In other words, the U3 measure of unemployment can decline for two different reasons: the economy can create more employment opportunities or people become discouraged and stop looking for jobs. Discouraged workers move into the U6 category where they are counted as unemployed until they have been discouraged for more than one year when they are no longer officially considered to be part of the labor force. The U6 unemployment rate can rise as short-term discouraged workers are dropped out of the U3 measure and moved into the U6 measure, and the U6 rate can fall when the workers become long-term discouraged and are officially removed from the labor force.
Think about this for a minute. The BLS admits that the US unemployment rate that includes people who have been discouraged about finding a job for less than one year is 13.2%. The official line is that the US economy has been enjoying a recovery since June 2009. How is there a recovery when 13.2% of the population is unemployed?
This question becomes even more pointed when the long-term–more than one year–discouraged workers who cannot find a job are included in the measure of unemployment. The US government does not provide such a measure. However, John Williams (shadowstats.com) does. His estimate produces a 23.2% rate of US unemployment. An increase in the number of long-term discouraged workers is consistent with the drop in the US labor force participation rate from 66% in December 2007 to 63% in November 2013.
There is no such thing as a recovery with 23.2% unemployment.
So, if there is no economic recovery, why are stock and bond prices so high, at all-time records? The answer is simple. The Federal Reserve is printing $1,000 billion new dollars annually and the newly created money is going into the bond and stock markets, driving them to high bubble levels.
So here sits the US economy with substantial unemployment, with massive trade and budget deficits that are taxing the US dollar’s credibility, with the labor force participation rate declining because there are no jobs to be found, and we are enjoying economic recovery with bond and stock prices at historic highs.
If this isn’t enough of a puzzle, consider the official second estimate of third quarter GDP growth. According to this estimate, the US economy expanded at a 3.6% rate in the third quarter; yet official U6 unemployment is 13.2%.
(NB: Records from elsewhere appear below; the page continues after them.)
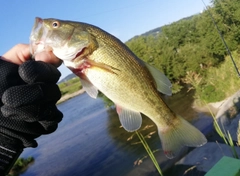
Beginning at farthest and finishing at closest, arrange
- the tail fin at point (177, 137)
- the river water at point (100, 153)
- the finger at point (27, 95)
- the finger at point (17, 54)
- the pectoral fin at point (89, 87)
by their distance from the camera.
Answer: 1. the river water at point (100, 153)
2. the tail fin at point (177, 137)
3. the pectoral fin at point (89, 87)
4. the finger at point (17, 54)
5. the finger at point (27, 95)

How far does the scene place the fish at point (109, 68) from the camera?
278 centimetres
And if you believe the government, there is no inflation either. Yes, I know, your grocery bills go up each month.
Keep in mind that many of the new November payroll jobs could reflect seasonal hiring gearing up for the Christmas sales season. Remember, the payroll survey counts one person with two part-time jobs as two jobs.
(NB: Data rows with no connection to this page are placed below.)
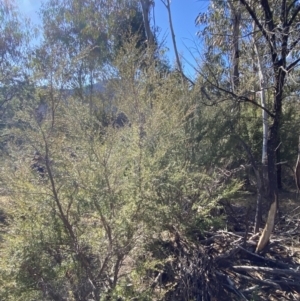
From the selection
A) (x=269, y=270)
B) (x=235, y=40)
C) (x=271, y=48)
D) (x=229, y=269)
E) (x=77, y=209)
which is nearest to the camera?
(x=77, y=209)

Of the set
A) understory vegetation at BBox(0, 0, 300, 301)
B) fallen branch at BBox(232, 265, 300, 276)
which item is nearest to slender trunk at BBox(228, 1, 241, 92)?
understory vegetation at BBox(0, 0, 300, 301)

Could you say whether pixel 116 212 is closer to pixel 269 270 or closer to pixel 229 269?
pixel 229 269

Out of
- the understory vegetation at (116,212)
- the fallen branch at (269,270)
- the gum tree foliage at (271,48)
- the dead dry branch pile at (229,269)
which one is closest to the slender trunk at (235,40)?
the gum tree foliage at (271,48)

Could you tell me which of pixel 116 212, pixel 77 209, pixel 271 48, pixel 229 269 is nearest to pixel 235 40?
pixel 271 48

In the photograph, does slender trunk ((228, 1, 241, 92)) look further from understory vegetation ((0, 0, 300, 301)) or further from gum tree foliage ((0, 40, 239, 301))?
gum tree foliage ((0, 40, 239, 301))

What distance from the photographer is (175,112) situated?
4.72 metres

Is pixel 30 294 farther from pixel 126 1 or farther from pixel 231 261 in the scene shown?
pixel 126 1

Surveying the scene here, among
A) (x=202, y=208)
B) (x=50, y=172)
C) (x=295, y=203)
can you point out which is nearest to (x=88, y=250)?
(x=50, y=172)

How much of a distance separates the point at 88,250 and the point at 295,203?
17.7 feet

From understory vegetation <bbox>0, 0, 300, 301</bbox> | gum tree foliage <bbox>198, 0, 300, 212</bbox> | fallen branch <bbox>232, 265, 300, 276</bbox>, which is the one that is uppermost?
gum tree foliage <bbox>198, 0, 300, 212</bbox>

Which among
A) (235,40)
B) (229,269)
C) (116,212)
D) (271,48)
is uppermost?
(235,40)

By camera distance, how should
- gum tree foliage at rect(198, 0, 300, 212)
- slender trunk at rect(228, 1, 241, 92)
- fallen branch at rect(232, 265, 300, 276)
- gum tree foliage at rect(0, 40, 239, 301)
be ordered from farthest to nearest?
slender trunk at rect(228, 1, 241, 92) < gum tree foliage at rect(198, 0, 300, 212) < fallen branch at rect(232, 265, 300, 276) < gum tree foliage at rect(0, 40, 239, 301)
Economic recovery requires a growth in real median family income and/or an increase in consumer debt, and, except for a rise in student loan debt, there is no sign of either.
US real median household income has declined from $56,189 in 2007 to $51,371 in 2012, a decline of $4,818 or 8.6%. http://www.deptofnumbers.com/income/us/ [1]
US real per capita income has declined from $29,554 in 2007 to $27,319 in 2012, a drop of $2,235 or 7.5%.
How do consumers take on more debt in order to finance their consumption when their real incomes are falling? The growth in consumer credit outstanding is due to student loan growth.
I have not seen the establishment’s explanation of how recovery can occur without growth in real purchasing power either from rising real incomes or rising consumer indebtedness.
According to the Bureau of Labor Statistics, there are 1,277,000 fewer seasonally adjusted payroll jobs in November 2013 than in December 2007.
How it is possible for the economy to have been in recovery since June 2009 (according to the National Bureau of Economic Research) and there are 1,277,000 fewer jobs today than existed six years ago prior to the recession?
How has real Gross Domestic Product recovered when jobs and real consumer incomes have not?
These are among the many questions that go unasked and unanswered.
Statistician John Williams says that the economic recovery is a statistical illusion created by deflating nominal GDP with an understated measure of inflation.